Copy exactly, and only, the lines from the line containing "What space is" through the last line of the records below, both included, and leave out any pictures.

(Excerpts of spatial question data)
++++++++++

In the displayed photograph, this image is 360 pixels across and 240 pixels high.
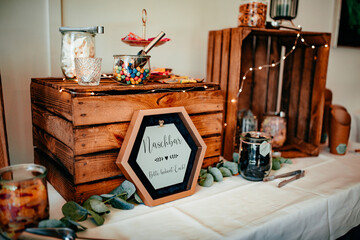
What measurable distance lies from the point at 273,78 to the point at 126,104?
3.56 ft

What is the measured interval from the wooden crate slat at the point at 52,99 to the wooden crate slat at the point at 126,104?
0.04 meters

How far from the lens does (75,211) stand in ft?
2.68

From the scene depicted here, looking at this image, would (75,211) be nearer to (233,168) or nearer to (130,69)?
(130,69)

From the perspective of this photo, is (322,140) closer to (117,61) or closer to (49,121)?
(117,61)

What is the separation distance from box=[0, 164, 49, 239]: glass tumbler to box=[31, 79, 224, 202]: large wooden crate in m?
0.16

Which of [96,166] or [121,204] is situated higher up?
[96,166]

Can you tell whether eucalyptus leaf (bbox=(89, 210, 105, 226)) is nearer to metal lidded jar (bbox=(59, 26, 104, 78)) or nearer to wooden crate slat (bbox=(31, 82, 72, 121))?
wooden crate slat (bbox=(31, 82, 72, 121))

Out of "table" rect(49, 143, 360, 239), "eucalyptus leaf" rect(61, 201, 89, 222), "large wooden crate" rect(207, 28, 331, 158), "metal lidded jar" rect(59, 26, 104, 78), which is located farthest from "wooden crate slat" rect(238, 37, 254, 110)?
"eucalyptus leaf" rect(61, 201, 89, 222)

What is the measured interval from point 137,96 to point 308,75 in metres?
0.97

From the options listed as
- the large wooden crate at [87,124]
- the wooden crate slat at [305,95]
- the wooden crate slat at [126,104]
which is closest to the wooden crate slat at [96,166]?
the large wooden crate at [87,124]

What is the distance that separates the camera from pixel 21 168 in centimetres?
76

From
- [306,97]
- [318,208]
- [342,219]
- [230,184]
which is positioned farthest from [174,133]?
[306,97]

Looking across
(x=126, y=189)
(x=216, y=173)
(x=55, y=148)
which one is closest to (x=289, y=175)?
(x=216, y=173)

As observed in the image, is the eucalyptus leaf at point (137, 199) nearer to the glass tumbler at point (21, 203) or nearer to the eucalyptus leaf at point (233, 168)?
the glass tumbler at point (21, 203)
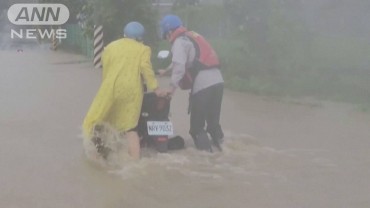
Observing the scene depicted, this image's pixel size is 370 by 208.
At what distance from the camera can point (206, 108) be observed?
28.0ft

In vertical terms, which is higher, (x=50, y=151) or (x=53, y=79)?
(x=50, y=151)

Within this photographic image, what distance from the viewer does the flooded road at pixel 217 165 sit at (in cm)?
698

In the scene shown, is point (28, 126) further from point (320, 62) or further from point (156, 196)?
point (320, 62)

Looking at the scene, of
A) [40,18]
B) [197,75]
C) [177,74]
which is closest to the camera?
[177,74]

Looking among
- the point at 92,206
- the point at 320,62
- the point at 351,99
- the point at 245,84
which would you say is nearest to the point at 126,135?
the point at 92,206

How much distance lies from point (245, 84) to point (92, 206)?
870cm

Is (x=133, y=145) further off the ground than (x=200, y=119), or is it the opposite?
(x=200, y=119)

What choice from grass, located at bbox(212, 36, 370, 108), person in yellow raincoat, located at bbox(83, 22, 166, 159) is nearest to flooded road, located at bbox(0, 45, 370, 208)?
person in yellow raincoat, located at bbox(83, 22, 166, 159)

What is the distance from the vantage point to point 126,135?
26.9ft

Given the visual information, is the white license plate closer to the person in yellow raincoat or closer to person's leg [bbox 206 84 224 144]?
the person in yellow raincoat

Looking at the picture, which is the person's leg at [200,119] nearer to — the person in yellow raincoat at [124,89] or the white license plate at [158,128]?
the white license plate at [158,128]

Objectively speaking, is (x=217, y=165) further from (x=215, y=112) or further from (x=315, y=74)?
(x=315, y=74)

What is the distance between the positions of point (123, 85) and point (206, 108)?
98 cm

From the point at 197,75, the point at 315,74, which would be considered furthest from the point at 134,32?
the point at 315,74
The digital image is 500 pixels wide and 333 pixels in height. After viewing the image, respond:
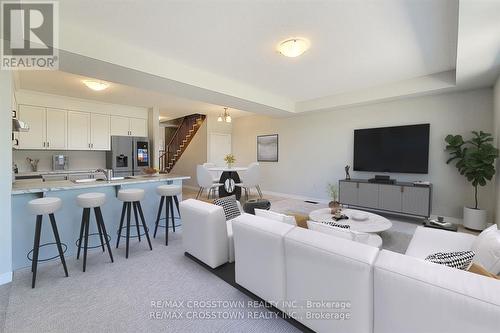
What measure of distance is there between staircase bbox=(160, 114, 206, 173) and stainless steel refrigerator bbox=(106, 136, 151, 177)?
215 cm

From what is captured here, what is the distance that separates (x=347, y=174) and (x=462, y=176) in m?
1.92

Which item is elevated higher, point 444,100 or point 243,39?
point 243,39

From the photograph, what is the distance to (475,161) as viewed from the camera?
11.0ft

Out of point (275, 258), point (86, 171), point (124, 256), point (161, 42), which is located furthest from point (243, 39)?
point (86, 171)

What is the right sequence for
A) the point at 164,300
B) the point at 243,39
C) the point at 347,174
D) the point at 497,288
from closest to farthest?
1. the point at 497,288
2. the point at 164,300
3. the point at 243,39
4. the point at 347,174

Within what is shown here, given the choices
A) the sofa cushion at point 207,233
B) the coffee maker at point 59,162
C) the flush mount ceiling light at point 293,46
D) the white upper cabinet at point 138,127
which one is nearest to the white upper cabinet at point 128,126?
the white upper cabinet at point 138,127

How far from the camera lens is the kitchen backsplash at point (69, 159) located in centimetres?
476

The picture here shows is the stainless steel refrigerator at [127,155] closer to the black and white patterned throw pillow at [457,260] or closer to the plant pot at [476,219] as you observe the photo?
the black and white patterned throw pillow at [457,260]

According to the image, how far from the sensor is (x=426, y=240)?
2.07 m

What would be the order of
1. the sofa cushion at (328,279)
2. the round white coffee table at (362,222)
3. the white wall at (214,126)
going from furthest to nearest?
the white wall at (214,126) < the round white coffee table at (362,222) < the sofa cushion at (328,279)

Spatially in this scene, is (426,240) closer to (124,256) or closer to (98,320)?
(98,320)

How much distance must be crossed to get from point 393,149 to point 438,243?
9.63ft

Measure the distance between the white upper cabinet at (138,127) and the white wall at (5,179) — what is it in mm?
3830

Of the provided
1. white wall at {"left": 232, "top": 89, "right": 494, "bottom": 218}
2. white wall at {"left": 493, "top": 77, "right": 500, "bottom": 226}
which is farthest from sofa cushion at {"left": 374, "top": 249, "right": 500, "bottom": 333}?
white wall at {"left": 232, "top": 89, "right": 494, "bottom": 218}
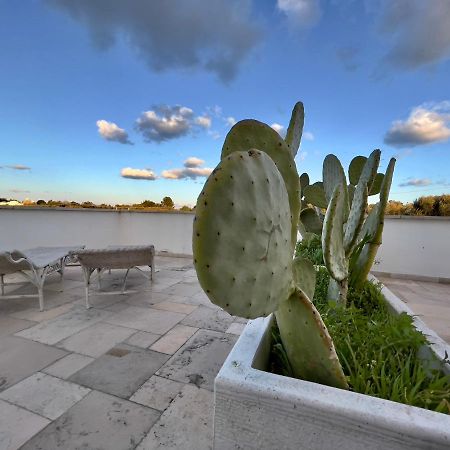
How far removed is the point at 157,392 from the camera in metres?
1.53

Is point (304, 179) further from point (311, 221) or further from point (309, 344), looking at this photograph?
point (309, 344)

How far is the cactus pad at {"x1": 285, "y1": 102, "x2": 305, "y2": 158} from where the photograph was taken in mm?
1383

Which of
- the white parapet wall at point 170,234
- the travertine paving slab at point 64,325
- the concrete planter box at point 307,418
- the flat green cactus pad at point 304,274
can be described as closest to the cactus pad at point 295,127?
the flat green cactus pad at point 304,274

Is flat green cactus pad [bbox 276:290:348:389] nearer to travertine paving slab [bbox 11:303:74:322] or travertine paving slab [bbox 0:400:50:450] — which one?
travertine paving slab [bbox 0:400:50:450]

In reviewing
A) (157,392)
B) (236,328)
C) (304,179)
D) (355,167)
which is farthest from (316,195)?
(157,392)

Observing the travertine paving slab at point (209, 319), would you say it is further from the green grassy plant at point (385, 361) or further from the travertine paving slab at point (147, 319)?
the green grassy plant at point (385, 361)

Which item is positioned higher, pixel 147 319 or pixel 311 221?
pixel 311 221

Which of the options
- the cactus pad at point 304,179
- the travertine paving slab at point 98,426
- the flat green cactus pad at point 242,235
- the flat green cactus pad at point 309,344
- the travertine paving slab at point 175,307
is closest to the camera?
the flat green cactus pad at point 242,235

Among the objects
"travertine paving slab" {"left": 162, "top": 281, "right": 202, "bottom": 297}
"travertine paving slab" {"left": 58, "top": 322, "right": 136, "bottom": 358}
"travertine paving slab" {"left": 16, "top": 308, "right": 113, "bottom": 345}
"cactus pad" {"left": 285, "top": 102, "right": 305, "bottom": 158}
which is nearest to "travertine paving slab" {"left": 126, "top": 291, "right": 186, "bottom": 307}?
"travertine paving slab" {"left": 162, "top": 281, "right": 202, "bottom": 297}

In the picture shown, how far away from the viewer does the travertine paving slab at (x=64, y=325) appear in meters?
2.20

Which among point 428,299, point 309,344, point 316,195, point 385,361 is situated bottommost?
point 428,299

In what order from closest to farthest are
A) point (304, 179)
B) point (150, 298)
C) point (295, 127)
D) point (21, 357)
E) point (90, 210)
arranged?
point (295, 127)
point (21, 357)
point (150, 298)
point (304, 179)
point (90, 210)

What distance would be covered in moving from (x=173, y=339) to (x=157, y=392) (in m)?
0.70

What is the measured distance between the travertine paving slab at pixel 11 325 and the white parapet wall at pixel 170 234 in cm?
323
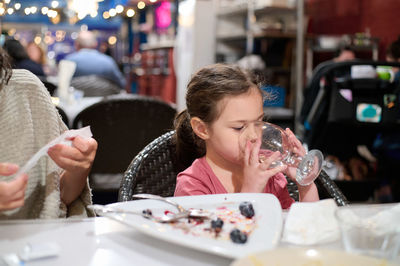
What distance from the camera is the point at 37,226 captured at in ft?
3.23

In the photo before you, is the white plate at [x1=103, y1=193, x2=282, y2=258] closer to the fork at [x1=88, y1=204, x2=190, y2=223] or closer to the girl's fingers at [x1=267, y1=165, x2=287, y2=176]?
the fork at [x1=88, y1=204, x2=190, y2=223]

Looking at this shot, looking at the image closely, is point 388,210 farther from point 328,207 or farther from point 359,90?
point 359,90

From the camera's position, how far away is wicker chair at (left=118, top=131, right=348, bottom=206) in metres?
1.51

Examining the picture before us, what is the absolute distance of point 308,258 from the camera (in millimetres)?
773

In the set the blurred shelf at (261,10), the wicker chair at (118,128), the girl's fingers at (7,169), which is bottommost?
the wicker chair at (118,128)

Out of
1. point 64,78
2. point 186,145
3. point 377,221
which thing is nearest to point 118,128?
point 64,78

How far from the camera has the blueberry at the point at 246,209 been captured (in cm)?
102

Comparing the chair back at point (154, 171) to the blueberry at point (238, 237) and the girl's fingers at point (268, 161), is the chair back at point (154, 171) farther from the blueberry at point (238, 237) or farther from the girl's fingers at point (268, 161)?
the blueberry at point (238, 237)

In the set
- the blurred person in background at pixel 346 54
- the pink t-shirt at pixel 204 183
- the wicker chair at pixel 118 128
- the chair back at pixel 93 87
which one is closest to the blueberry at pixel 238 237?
the pink t-shirt at pixel 204 183

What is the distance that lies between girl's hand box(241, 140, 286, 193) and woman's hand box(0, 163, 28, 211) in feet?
1.99

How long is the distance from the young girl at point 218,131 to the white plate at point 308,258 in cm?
71

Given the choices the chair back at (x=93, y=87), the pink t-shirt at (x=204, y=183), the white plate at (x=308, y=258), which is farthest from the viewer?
the chair back at (x=93, y=87)

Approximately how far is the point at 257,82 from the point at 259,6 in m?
5.03

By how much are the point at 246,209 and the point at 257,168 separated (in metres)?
0.34
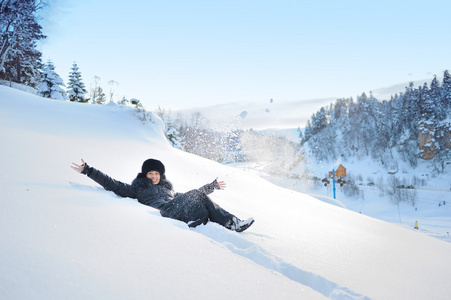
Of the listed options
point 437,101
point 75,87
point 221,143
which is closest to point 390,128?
point 437,101

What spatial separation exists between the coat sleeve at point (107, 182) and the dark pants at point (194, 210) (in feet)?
2.31

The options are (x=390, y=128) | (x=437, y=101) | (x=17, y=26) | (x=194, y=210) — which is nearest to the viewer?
(x=194, y=210)

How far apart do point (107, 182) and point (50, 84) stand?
2929 centimetres

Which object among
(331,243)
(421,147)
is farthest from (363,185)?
(331,243)

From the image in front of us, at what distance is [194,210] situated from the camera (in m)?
3.37

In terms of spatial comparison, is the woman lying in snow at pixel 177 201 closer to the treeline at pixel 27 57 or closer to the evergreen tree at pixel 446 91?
the treeline at pixel 27 57

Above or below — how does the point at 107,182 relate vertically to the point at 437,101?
below

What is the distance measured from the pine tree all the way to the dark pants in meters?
31.3

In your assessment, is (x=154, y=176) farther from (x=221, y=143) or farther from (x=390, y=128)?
Result: (x=390, y=128)

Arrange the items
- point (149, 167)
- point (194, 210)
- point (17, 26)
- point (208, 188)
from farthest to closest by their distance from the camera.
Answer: point (17, 26) < point (149, 167) < point (208, 188) < point (194, 210)

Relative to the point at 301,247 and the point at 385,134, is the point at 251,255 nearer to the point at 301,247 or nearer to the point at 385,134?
the point at 301,247

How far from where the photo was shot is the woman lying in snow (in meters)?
3.33

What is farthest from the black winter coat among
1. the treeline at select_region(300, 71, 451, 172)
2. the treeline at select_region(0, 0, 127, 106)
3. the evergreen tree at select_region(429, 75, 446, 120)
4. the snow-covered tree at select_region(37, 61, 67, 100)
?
the evergreen tree at select_region(429, 75, 446, 120)

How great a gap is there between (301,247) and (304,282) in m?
0.91
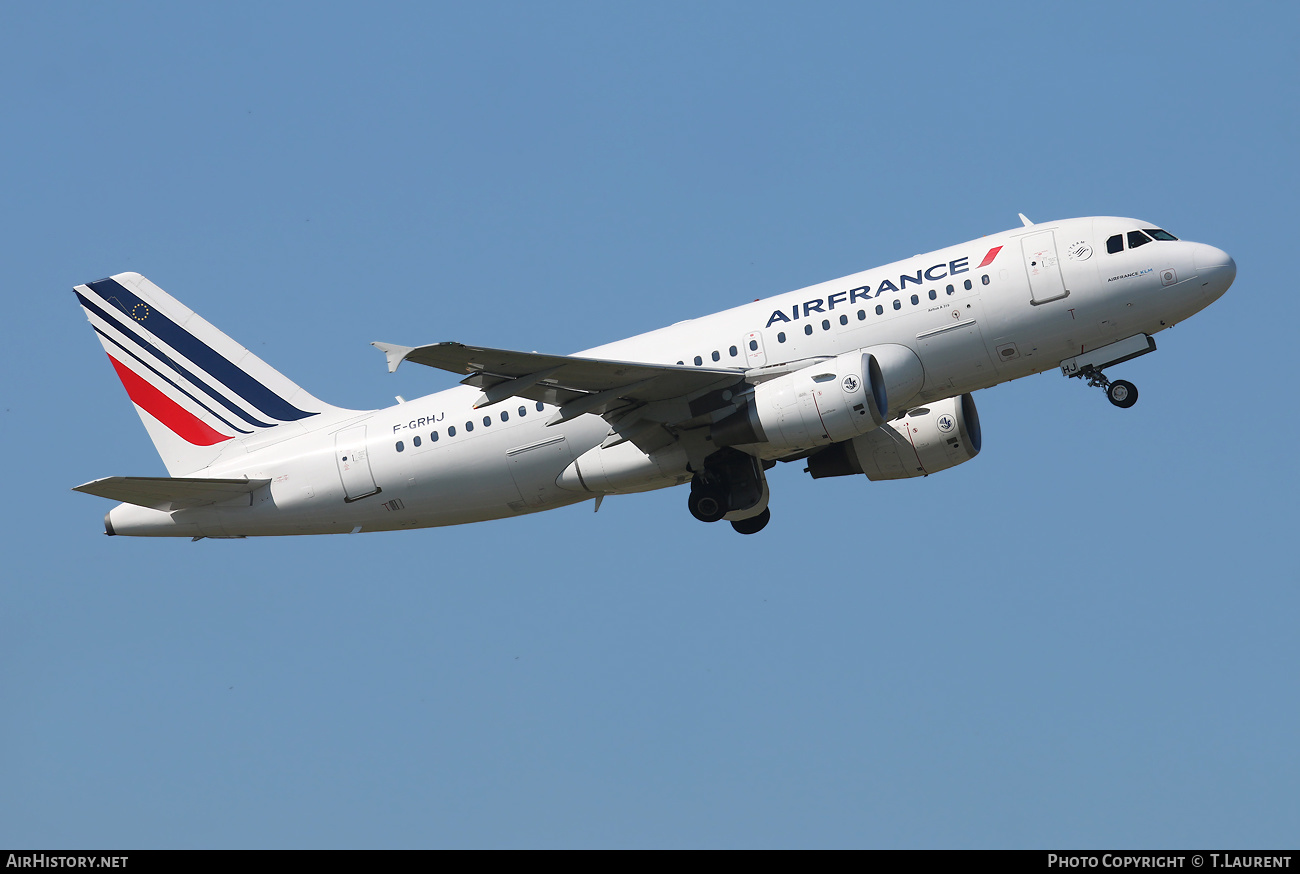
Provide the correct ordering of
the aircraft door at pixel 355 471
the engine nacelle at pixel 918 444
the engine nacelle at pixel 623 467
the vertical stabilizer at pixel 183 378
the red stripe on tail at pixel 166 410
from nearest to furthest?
the engine nacelle at pixel 623 467 < the aircraft door at pixel 355 471 < the engine nacelle at pixel 918 444 < the vertical stabilizer at pixel 183 378 < the red stripe on tail at pixel 166 410

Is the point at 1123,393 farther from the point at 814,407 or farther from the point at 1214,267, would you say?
the point at 814,407

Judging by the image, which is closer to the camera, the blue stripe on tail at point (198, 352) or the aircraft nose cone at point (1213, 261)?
the aircraft nose cone at point (1213, 261)

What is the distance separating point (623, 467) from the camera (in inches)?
1287

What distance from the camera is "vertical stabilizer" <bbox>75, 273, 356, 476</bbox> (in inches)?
1448

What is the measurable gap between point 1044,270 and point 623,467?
33.8ft

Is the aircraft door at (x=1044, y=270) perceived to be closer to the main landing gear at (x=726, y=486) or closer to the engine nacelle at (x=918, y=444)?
the engine nacelle at (x=918, y=444)

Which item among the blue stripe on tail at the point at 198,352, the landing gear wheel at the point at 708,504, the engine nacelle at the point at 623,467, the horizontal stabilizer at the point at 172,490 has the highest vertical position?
the blue stripe on tail at the point at 198,352

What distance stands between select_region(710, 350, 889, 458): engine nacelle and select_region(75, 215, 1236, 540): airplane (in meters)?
0.04

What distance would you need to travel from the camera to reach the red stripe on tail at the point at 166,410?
121ft

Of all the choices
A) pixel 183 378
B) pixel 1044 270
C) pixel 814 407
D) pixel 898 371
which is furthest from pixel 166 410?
pixel 1044 270

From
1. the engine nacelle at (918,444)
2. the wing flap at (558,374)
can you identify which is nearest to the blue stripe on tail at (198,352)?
the wing flap at (558,374)

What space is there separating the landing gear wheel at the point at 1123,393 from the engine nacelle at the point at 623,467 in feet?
32.1
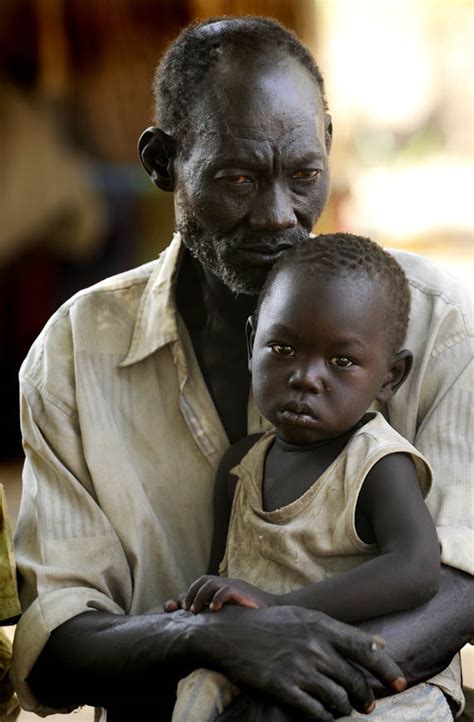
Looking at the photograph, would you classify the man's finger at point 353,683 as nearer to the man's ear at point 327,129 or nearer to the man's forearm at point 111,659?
the man's forearm at point 111,659

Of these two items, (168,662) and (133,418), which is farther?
(133,418)

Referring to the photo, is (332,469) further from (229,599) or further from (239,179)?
(239,179)

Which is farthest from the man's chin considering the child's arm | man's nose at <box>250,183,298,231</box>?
the child's arm

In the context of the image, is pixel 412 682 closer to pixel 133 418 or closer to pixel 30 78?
pixel 133 418

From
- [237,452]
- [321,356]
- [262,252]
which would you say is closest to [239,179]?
[262,252]

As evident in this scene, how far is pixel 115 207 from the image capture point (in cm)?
705

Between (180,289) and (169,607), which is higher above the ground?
(180,289)

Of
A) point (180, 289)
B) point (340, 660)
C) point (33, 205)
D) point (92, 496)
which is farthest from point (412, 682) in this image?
point (33, 205)

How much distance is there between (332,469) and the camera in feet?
8.42

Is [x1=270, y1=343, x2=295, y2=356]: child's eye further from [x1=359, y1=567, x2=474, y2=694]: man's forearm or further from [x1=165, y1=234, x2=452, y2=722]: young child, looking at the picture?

++++++++++

* [SOLUTION]:
What space is there separating the landing gear wheel at the point at 1123,393 from the engine nacelle at the point at 623,467 in feet?
32.1
Looking at the photograph, would you classify the man's finger at point 353,683 as nearer to the man's ear at point 327,129 or nearer to the man's forearm at point 111,659?
the man's forearm at point 111,659

Of these two items, (168,662) and (133,418), which is farther?
(133,418)

Referring to the photo, is (332,469) further from (229,599) or further from (239,179)?
(239,179)

Which is farthest from the man's chin considering the child's arm | man's nose at <box>250,183,298,231</box>?
the child's arm

In the context of the image, is pixel 412 682 closer to pixel 133 418 or closer to pixel 30 78?
pixel 133 418

From
- [237,452]
- [321,356]
- [262,252]
which would you say is closest to [239,179]?
[262,252]

As evident in this scene, how far is pixel 115 207 from the image capture point (in cm)?
705

Between (180,289) and (169,607), which is higher above the ground?
(180,289)

Of
A) point (180, 289)
B) point (340, 660)
C) point (33, 205)
D) point (92, 496)
which is farthest from point (412, 682) in this image?
point (33, 205)

How much distance is there between (332,469) and the camera in feet?
8.42

Is [x1=270, y1=343, x2=295, y2=356]: child's eye further from [x1=359, y1=567, x2=474, y2=694]: man's forearm or further from [x1=165, y1=234, x2=452, y2=722]: young child, looking at the picture?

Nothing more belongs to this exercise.